- Problem details -
Every entry below needs to be printed again exactly, with its pictures left out.

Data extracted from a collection
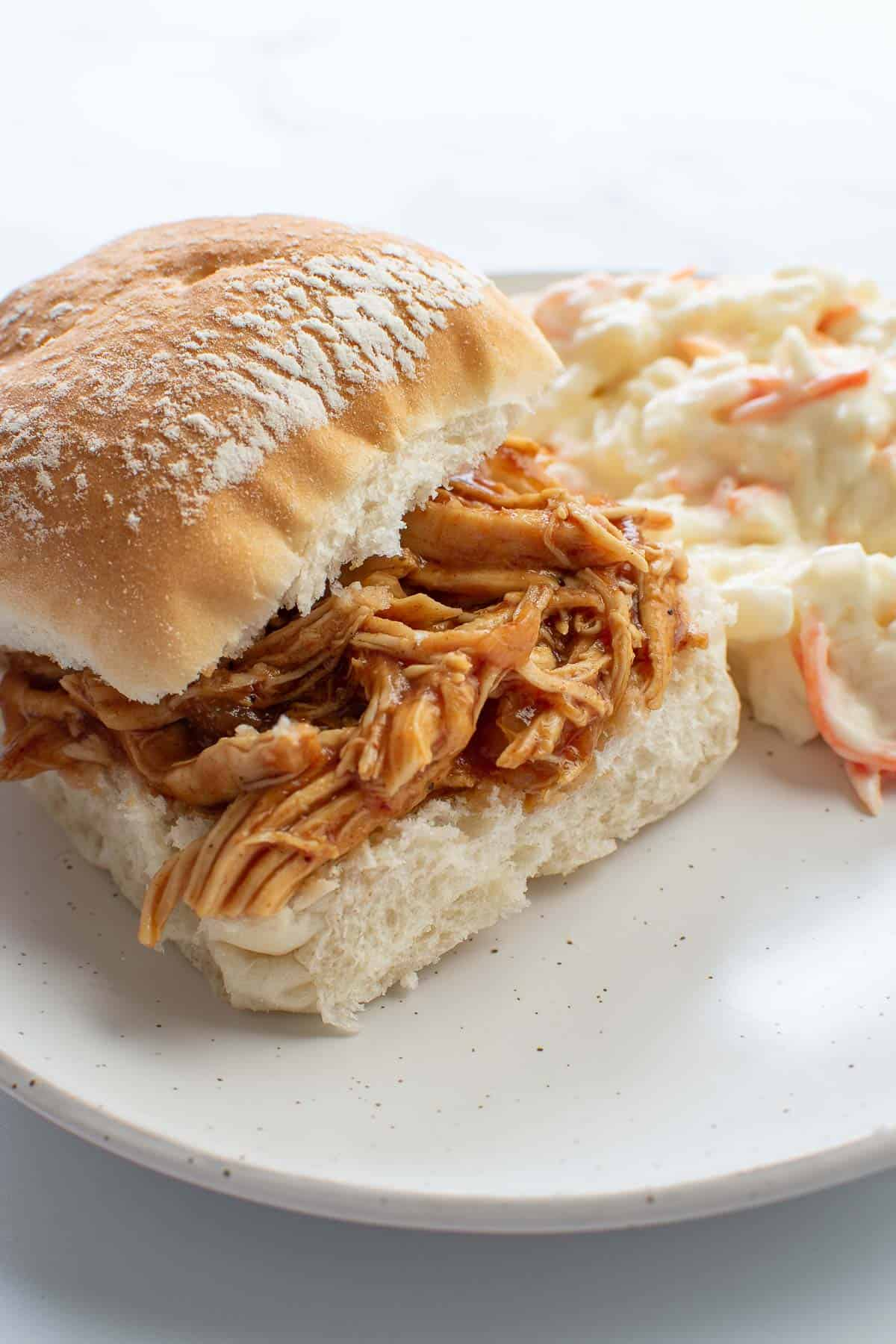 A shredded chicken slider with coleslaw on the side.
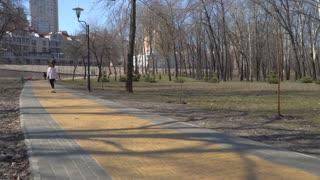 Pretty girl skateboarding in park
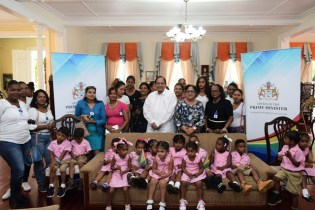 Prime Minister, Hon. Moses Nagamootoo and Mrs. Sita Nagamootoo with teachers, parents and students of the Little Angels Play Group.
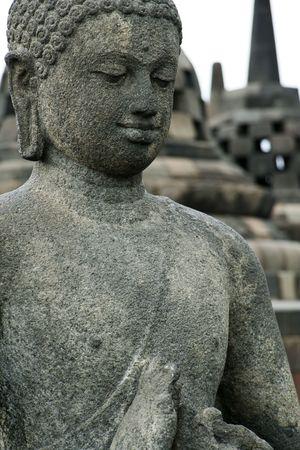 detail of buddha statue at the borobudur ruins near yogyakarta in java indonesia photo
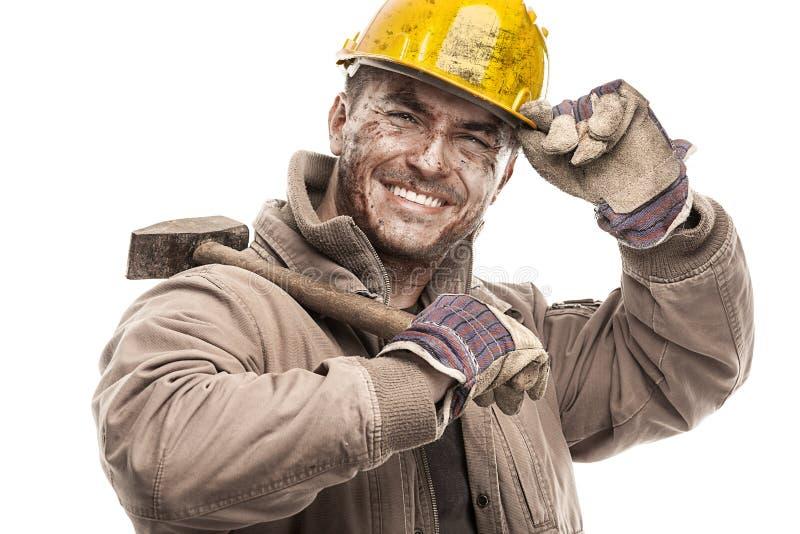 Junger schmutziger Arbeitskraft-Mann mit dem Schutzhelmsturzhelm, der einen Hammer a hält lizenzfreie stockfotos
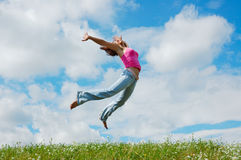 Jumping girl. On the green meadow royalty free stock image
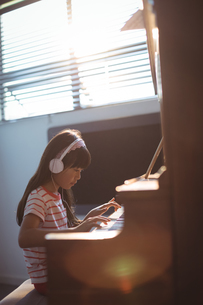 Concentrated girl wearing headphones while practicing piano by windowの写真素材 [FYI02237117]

- Written response -
 A shredded chicken slider with coleslaw on the side.
 Pretty girl skateboarding in park
 Prime Minister, Hon. Moses Nagamootoo and Mrs. Sita Nagamootoo with teachers, parents and students of the Little Angels Play Group.
 detail of buddha statue at the borobudur ruins near yogyakarta in java indonesia photo
 Junger schmutziger Arbeitskraft-Mann mit dem Schutzhelmsturzhelm, der einen Hammer a hält lizenzfreie stockfotos
 Jumping girl. On the green meadow royalty free stock image
 Concentrated girl wearing headphones while practicing piano by windowの写真素材 [FYI02237117]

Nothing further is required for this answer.